H.W. Fawkner: JOHN COWPER POWYS AND THE ELEMENTS:
A Phenomenological Study of
Maiden Castle

H.W. Fawkner John Cowper Powys and the Elements:

In this study of Maiden Castle, H.W. Fawkner discusses the elements—but in a way new to Powys criticism and indeed to element-theory.

In a move that aligns itself with the ongoing shift from postmodernism to speculative realism, Fawkner highlights the Powysian emphasis on elements as a mechanism that invalidates the tradition of taking the human being as ultimate standard of reference. In Maiden Castle, No-man’s name points to this devolution. The futility of self-centredness is inscribed in his identity as a void into which self-glory perpetually plummets— but also as a gateway for release into the elemental surprises of the real. Space is uncovered as a field in which each element is a dwelling for anything existing under the authority of its sphere. Here each being has an elemental essence surpassing all possible relations to it. Objects and people are not defined by relations but by the style and feel of the element in which they are imbued.

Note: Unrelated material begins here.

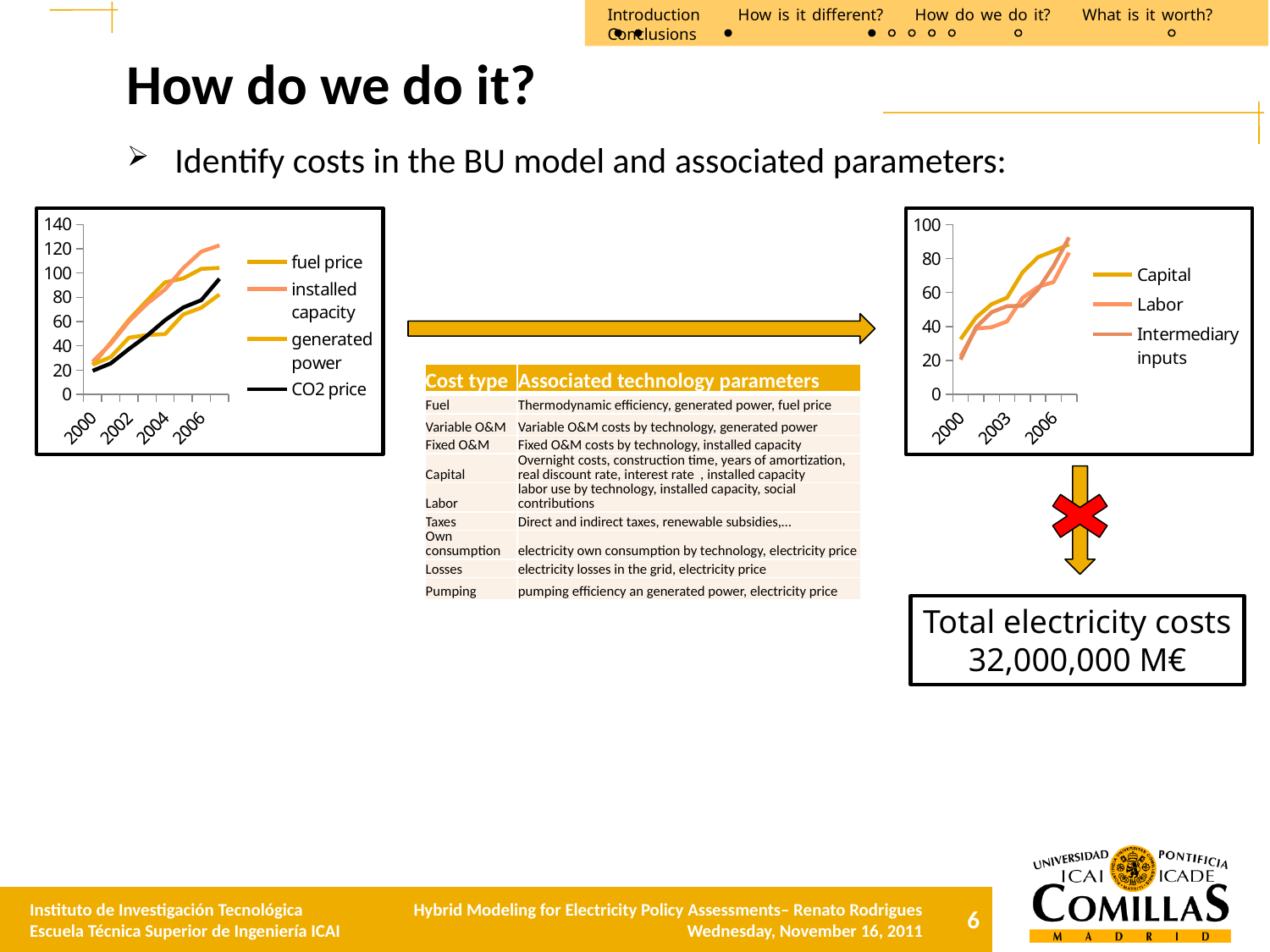
In the left chart, does the fuel price series rise or fall from 2000 to 2007? rise In the left chart, is the value for generated power in 2007 greater or less than 100? less How many series does the legend of the right chart list? 3 In the right chart, does the Capital series rise or fall from 2000 to 2007? rise In the left chart, is the value for installed capacity in 2007 greater or less than 100? greater In the right chart, is the value for Labor in 2007 greater or less than 80? greater What are the three series named in the legend of the right chart? Capital, Labor, Intermediary inputs What kind of chart is the chart on the left of the slide? line chart How many series does the legend of the left chart list? 4 Which series in the left chart is drawn in black? CO2 price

Freed from connectivity, an object, colour, or landscape is perceivable in stand-alone fashion as something almost surreally real. Powys is hooked on the rumbling, ghostly, or unobtrusive intensity of this reality-factor, all relations and connections being subservient to it. To read Maiden Castle as a celebration of the elements is accordingly to confront the fact that every primordial component of the world is somehow absolutely real prior to its being-related. Each item of reality, whether living or inanimate, sports the secret of an intrinsic reality that is hidden from the rush of the world’. To see things and beings non-relationally is to see elementally. That seeing is complex—and no one understood that complexity more profoundly and vividly than John Cowper Powys.